■ EXERCISE ■
Transcribe only the part of the listing below that begins at the line containing "Examining this image, is" and runs to its final line, keeping both ends.

■ EXERCISE MATERIAL ■

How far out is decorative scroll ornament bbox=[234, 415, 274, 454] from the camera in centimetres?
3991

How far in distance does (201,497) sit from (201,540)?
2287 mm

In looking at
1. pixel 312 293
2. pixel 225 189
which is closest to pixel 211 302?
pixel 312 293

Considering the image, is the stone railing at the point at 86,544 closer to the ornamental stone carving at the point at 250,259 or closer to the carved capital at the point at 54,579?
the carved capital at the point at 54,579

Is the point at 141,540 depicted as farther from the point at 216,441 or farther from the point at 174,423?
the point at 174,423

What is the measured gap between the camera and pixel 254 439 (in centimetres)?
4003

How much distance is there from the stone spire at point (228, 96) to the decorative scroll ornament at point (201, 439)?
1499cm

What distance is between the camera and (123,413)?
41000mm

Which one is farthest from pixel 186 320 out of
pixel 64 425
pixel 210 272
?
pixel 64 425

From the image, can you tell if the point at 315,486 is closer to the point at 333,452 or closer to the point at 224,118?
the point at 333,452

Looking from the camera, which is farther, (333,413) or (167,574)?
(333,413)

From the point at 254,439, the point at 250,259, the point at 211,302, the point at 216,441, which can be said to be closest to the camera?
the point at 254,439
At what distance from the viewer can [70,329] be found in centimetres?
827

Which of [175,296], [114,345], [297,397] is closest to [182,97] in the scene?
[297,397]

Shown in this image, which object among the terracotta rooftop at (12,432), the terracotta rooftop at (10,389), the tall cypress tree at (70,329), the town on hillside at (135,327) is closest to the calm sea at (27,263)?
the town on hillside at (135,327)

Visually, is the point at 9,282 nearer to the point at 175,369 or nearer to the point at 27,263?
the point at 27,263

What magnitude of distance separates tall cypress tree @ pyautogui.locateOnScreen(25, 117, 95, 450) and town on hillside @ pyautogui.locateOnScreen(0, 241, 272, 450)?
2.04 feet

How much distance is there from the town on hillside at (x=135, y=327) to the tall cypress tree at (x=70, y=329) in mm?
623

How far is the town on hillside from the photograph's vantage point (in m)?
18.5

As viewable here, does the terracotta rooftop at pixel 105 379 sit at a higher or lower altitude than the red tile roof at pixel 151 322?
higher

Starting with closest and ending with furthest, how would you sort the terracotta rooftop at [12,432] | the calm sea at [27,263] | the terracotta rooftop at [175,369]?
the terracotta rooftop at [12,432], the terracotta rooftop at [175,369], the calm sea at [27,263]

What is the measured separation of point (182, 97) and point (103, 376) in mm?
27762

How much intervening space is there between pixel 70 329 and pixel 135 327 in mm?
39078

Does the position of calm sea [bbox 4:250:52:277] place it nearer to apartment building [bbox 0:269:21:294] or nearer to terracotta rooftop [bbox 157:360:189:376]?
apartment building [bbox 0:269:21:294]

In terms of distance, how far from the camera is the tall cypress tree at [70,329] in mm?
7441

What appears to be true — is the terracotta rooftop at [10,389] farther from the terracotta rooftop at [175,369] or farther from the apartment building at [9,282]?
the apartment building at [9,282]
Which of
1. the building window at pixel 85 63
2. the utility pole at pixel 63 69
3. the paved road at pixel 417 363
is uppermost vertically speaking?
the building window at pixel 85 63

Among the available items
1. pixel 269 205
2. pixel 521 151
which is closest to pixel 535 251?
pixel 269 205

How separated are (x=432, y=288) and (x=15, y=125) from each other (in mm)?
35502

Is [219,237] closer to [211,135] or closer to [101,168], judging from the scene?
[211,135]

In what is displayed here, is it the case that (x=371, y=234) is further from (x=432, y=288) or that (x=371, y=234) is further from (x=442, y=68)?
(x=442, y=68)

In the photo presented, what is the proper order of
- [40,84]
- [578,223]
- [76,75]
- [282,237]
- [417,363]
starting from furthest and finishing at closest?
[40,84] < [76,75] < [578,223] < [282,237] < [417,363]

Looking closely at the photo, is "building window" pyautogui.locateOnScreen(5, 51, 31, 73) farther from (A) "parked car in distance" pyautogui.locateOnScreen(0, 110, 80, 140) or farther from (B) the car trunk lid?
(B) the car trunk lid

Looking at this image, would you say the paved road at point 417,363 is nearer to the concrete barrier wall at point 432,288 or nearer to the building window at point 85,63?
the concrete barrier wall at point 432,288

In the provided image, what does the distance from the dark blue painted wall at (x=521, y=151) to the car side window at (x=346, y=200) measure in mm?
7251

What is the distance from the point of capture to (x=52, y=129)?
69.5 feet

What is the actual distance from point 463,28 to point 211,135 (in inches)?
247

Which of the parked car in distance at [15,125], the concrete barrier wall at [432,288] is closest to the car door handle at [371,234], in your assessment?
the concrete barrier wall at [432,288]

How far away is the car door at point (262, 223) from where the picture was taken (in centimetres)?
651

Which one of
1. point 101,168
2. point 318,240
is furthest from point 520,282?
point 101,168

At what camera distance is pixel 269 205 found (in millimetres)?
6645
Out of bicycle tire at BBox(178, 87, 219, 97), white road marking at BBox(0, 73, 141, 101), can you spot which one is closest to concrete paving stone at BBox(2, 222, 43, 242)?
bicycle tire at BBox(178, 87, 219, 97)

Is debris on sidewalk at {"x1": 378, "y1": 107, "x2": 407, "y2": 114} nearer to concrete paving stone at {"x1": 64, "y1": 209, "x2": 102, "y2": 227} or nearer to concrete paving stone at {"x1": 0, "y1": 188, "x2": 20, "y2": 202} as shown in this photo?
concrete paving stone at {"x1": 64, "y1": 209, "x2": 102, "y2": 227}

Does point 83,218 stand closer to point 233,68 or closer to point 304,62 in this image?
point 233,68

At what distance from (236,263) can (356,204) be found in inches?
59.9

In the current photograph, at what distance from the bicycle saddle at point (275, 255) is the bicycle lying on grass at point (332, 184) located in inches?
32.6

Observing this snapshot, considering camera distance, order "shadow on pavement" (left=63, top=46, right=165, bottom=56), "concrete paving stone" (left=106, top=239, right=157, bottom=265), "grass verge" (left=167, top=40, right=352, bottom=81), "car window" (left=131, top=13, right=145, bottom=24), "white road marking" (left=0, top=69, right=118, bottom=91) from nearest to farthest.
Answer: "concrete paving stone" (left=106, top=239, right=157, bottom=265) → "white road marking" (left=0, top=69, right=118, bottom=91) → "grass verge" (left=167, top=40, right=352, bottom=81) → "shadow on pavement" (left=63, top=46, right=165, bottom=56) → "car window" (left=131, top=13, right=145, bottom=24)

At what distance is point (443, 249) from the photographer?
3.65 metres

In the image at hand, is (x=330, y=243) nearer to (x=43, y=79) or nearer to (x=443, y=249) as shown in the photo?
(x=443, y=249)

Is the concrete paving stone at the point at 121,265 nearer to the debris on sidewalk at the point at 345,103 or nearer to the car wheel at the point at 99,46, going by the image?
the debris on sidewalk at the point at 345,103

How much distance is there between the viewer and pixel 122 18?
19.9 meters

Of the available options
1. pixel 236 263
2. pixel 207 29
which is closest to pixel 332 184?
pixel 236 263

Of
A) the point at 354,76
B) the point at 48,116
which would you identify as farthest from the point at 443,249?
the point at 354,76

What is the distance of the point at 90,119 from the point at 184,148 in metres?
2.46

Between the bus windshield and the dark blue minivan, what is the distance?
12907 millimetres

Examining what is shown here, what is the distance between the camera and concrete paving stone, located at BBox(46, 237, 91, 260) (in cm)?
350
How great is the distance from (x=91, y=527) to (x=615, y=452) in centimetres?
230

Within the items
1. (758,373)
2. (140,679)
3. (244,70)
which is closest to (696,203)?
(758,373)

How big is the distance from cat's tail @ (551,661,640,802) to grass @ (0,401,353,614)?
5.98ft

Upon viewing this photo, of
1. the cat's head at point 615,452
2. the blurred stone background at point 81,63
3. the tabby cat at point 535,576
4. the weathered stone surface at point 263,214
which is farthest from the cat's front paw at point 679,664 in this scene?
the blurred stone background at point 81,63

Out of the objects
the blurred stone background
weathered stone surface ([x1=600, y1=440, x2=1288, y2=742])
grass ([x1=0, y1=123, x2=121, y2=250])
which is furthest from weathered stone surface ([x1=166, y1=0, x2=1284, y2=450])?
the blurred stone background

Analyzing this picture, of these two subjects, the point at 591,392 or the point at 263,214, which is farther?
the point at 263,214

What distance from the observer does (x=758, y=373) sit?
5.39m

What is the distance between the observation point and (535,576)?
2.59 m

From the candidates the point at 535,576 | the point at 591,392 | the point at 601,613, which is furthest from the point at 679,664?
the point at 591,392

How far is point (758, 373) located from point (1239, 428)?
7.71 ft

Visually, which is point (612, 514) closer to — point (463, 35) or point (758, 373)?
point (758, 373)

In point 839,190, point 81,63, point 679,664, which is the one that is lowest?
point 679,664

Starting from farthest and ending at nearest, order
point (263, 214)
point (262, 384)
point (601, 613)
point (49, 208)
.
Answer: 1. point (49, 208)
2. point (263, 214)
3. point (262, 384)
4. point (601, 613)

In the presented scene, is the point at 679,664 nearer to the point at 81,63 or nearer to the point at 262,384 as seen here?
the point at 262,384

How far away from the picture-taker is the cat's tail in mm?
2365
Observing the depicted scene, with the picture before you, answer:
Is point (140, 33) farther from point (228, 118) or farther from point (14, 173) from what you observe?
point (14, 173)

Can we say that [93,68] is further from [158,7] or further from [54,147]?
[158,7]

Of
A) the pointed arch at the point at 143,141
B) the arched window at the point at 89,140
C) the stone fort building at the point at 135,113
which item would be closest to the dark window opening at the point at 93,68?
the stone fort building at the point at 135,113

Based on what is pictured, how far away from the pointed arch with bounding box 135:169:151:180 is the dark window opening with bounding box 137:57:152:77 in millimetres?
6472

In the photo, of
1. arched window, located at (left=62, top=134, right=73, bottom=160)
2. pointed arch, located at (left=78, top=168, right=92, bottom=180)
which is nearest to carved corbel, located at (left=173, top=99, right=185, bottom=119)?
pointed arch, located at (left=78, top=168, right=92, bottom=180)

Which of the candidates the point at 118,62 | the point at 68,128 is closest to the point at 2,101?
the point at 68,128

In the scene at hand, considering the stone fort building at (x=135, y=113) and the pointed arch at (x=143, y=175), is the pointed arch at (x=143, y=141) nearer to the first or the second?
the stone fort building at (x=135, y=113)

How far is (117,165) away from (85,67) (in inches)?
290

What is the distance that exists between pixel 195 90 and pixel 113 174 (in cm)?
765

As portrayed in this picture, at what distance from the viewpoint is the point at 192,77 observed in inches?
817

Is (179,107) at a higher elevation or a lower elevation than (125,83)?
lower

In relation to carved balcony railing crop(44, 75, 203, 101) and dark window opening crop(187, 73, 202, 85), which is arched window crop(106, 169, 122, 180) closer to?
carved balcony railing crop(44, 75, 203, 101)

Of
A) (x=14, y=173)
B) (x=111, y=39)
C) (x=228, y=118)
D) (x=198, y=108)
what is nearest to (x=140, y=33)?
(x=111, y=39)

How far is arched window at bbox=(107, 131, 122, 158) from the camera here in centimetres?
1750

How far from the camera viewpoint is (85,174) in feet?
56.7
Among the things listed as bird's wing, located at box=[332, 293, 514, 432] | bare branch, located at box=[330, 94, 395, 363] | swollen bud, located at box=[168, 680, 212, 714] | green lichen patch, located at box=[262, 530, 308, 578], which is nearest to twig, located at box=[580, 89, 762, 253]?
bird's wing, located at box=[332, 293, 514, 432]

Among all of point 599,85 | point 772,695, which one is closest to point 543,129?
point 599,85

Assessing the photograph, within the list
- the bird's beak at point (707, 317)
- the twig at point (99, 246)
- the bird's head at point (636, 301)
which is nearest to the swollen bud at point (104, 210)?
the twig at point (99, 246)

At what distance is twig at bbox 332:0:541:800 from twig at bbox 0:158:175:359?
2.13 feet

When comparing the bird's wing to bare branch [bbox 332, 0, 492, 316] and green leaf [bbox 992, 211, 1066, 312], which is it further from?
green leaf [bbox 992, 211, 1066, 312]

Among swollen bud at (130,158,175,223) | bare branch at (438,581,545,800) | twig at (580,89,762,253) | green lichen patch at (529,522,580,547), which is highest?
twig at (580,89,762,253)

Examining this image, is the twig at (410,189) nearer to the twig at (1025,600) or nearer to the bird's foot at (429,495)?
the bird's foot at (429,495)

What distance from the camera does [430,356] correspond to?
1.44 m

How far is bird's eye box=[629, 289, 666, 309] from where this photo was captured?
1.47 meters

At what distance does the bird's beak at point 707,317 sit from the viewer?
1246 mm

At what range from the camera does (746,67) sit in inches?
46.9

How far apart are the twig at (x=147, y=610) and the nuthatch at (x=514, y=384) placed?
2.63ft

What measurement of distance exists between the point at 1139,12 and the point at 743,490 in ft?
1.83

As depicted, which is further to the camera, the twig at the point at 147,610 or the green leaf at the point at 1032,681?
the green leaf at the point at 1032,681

■ EXERCISE ANSWER ■
Examining this image, is the twig at (410,189) nearer to the twig at (1025,600) or nearer to the bird's foot at (429,495)?
the bird's foot at (429,495)

What distance from the camera does [430,356] correspond to?
1.44 m

How far is bird's eye box=[629, 289, 666, 309] from where this photo was captured?
1.47 meters

At what distance does the bird's beak at point 707,317 sit from the viewer?
1246 mm

At what range from the camera does (746,67) sit in inches?
46.9

How far apart are the twig at (x=147, y=610) and the nuthatch at (x=514, y=384) placed?
2.63ft

What measurement of distance exists between the point at 1139,12 and the point at 743,490 in ft?
1.83

As depicted, which is further to the camera, the twig at the point at 147,610 or the green leaf at the point at 1032,681?
the green leaf at the point at 1032,681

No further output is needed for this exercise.